START Listed entries
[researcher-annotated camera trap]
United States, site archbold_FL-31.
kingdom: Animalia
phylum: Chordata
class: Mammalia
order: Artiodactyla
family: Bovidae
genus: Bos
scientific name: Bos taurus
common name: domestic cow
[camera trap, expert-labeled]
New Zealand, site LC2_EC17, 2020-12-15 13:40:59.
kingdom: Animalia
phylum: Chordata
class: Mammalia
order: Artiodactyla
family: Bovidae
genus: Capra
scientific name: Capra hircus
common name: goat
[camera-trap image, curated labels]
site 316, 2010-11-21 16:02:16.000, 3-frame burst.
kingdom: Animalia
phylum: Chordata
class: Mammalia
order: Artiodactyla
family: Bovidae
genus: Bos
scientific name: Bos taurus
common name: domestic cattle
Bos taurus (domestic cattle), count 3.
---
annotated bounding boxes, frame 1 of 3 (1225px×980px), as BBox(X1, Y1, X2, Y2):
END Listed entries
_Activity_. Would you copy every line of the material exactly?

_Worked solution_.
[researcher-annotated camera trap]
United States, site archbold_FL-31.
kingdom: Animalia
phylum: Chordata
class: Mammalia
order: Artiodactyla
family: Bovidae
genus: Bos
scientific name: Bos taurus
common name: domestic cow
[camera trap, expert-labeled]
New Zealand, site LC2_EC17, 2020-12-15 13:40:59.
kingdom: Animalia
phylum: Chordata
class: Mammalia
order: Artiodactyla
family: Bovidae
genus: Capra
scientific name: Capra hircus
common name: goat
[camera-trap image, curated labels]
site 316, 2010-11-21 16:02:16.000, 3-frame burst.
kingdom: Animalia
phylum: Chordata
class: Mammalia
order: Artiodactyla
family: Bovidae
genus: Bos
scientific name: Bos taurus
common name: domestic cattle
Bos taurus (domestic cattle), count 3.
---
annotated bounding boxes, frame 1 of 3 (1225px×980px), as BBox(X1, Y1, X2, Y2):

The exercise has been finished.